1. A patient clinical assist device, comprising: The frame (1), the adaptation component (2), and the strength adjustment component (3) are characterized in that: a base (201) is provided at the bottom of the frame (1), a rotating rod (202) is rotatably connected inside the base (201), a drive gear (203) is fixedly connected at one end of the rotating rod (202), a driven gear (204) meshes with the outer surface of the drive gear (203), a first connecting rod (205) is fixedly connected at the top of the driven gear (204), a transmission belt (206) is slidably connected to the outer surface of the first connecting rod (205), a second connecting rod (207) is rotatably connected to the inner side wall of the transmission belt (206), an adjusting screw (208) is fixedly connected to the bottom of the second connecting rod (207), an adjusting slider (209) is threadedly connected to the outer surface of the adjusting screw (208), and a support rod (210) is fixedly connected to one side of the adjusting slider (209). An adjusting plate (301) is slidably connected to the inner wall of the frame (1). A telescopic rod (302) is fixedly connected to one side of the adjusting plate (301). A spring (303) is sleeved on the outer surface of the telescopic rod (302). One end of the telescopic rod (302) is fixedly connected to the inner wall of the frame (1). A plug rod (304) is inserted into the inside of the adjusting plate (301). A column (305) is fixedly connected to the side of the adjusting plate (301) away from the telescopic rod (302). A pedal (306) is fixedly connected to one end of the column (305).

2. The patient clinical assist device according to claim 1, characterized in that: A connecting plate (4) is fixedly connected to one side of the bottom of the frame (1). A limiting rod (5) is rotatably connected inside the connecting plate (4). A card plate (6) is fixedly connected to the outer surface of the limiting rod (5). A card slot (7) is opened on the top of the base (201).

3. A patient clinical assist device according to claim 1, characterized in that: A connecting groove is provided on one side of the bottom of the frame (1), and the top of the support rod (210) is connected to the frame (1) through the connecting groove.

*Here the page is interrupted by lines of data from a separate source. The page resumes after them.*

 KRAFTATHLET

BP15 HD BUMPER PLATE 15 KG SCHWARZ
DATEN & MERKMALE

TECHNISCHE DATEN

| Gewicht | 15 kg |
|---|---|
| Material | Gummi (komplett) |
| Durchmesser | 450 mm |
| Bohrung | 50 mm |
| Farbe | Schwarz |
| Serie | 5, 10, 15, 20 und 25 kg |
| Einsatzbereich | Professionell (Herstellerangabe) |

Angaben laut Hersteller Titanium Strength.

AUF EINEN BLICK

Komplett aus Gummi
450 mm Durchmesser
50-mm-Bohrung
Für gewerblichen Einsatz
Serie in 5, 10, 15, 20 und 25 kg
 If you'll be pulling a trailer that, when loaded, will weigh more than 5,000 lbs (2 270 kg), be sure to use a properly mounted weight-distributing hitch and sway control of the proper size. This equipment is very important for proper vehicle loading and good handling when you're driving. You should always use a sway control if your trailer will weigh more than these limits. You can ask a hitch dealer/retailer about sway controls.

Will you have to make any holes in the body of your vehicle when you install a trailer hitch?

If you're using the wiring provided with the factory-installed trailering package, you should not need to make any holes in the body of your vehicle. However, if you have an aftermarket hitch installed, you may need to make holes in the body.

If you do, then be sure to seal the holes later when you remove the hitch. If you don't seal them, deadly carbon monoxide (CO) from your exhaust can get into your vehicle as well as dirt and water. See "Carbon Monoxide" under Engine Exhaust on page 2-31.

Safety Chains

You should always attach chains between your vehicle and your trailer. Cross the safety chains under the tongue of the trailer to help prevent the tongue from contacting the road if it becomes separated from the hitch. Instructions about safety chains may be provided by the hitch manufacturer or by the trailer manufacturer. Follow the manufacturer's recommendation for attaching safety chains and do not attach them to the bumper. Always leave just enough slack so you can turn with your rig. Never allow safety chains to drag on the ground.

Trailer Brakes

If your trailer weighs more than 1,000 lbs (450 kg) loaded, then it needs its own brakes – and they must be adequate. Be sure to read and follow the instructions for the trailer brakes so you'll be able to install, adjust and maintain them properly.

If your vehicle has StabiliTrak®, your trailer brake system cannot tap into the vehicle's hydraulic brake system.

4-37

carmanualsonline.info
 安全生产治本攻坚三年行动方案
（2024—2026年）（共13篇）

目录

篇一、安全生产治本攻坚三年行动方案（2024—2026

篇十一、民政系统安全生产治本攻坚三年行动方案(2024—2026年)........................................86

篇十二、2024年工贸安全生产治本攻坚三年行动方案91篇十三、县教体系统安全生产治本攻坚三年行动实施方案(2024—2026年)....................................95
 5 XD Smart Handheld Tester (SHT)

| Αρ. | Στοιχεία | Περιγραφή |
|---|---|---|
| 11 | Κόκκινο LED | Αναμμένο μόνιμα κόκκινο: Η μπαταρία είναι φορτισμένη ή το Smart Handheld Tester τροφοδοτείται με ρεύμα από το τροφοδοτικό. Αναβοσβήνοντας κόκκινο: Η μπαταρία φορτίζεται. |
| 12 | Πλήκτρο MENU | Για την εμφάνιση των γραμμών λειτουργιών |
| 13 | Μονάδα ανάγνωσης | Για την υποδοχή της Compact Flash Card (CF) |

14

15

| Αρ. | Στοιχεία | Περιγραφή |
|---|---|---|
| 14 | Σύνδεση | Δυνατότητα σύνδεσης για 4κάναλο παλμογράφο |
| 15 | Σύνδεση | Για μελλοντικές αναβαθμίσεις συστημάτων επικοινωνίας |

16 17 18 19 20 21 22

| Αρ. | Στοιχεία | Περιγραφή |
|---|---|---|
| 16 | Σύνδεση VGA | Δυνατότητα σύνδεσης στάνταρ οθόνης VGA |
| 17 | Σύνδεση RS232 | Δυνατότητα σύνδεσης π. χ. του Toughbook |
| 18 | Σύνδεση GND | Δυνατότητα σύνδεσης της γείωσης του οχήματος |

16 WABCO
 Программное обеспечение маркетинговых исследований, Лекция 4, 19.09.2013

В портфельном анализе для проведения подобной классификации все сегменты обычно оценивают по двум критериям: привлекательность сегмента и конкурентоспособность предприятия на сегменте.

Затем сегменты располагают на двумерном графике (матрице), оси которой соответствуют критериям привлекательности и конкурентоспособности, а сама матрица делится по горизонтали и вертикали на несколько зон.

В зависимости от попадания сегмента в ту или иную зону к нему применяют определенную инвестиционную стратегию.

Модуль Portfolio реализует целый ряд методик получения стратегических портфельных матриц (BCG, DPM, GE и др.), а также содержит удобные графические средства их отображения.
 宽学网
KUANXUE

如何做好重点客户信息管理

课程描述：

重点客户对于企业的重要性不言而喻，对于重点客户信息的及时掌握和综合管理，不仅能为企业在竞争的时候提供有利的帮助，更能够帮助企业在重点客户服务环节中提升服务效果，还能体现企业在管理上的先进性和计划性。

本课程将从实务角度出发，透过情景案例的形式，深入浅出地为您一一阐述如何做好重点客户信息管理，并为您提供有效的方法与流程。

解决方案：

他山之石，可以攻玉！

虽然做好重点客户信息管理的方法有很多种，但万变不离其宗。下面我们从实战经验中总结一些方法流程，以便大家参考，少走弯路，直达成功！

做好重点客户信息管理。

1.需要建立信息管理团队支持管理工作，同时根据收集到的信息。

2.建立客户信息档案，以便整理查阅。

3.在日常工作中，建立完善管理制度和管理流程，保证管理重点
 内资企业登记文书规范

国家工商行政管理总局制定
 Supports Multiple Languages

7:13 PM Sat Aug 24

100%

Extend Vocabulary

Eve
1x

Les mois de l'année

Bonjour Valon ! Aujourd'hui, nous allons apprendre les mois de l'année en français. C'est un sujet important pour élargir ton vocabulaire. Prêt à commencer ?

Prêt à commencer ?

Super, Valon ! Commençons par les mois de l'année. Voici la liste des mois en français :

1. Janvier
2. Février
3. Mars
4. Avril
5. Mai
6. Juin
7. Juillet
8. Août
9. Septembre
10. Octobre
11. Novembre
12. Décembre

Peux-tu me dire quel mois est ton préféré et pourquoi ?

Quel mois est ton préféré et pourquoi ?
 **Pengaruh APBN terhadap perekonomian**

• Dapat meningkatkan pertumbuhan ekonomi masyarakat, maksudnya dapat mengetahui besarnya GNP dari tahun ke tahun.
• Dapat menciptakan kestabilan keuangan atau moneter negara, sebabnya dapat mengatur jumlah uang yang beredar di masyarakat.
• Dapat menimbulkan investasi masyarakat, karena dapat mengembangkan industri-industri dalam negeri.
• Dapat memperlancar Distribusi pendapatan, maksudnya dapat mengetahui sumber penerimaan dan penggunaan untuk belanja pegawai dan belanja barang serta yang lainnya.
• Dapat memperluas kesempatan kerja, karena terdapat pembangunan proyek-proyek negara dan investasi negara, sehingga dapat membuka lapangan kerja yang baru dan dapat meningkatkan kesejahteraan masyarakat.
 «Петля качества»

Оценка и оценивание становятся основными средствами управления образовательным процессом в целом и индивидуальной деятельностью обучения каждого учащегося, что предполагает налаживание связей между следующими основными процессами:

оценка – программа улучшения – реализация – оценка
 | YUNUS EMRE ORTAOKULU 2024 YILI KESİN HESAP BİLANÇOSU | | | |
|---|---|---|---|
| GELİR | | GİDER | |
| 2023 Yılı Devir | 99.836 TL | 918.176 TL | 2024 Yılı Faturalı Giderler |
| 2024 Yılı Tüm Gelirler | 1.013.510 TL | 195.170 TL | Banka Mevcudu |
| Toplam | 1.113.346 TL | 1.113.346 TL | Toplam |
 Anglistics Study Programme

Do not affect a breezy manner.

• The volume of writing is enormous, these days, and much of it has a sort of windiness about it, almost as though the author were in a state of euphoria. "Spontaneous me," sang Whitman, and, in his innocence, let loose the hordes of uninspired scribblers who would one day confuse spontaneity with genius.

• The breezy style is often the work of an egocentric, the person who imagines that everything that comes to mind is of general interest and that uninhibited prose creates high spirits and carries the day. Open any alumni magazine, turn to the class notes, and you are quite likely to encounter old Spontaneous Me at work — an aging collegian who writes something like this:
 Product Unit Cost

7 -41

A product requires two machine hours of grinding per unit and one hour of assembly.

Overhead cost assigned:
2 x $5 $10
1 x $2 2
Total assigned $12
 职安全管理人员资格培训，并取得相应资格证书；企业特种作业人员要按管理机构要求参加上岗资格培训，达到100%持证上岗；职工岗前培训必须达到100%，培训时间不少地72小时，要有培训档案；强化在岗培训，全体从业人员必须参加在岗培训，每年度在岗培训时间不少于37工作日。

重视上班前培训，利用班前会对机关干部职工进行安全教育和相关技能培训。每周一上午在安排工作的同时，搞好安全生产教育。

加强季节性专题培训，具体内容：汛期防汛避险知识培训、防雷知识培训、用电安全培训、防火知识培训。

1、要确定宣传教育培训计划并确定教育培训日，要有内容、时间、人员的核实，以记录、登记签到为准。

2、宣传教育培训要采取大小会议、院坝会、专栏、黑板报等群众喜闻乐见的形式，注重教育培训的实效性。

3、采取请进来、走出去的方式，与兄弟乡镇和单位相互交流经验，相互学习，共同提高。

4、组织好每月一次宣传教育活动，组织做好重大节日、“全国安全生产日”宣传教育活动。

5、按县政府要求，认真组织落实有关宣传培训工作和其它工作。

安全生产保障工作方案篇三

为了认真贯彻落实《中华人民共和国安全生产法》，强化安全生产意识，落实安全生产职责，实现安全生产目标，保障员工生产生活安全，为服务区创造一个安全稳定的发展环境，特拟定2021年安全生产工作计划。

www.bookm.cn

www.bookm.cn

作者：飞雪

4. A patient clinical assist device according to claim 1, characterized in that: A rectangular slot (8) is provided on one side of the top of the base (201), and the upper surface of the support rod (210) is slidably connected to the inner wall of the rectangular slot (8).

5. A patient clinical assist device according to claim 1, characterized in that: One end of the spring (303) is fixedly connected to the inner wall of the frame (1), and the other end of the spring (303) is fixedly connected to one side of the adjusting plate (301).

6. A patient clinical assist device according to claim 1, characterized in that: The top of the frame (1) has a limiting slot (9), and the lower surface of the insert rod (304) is inserted into the inside of the limiting slot (9).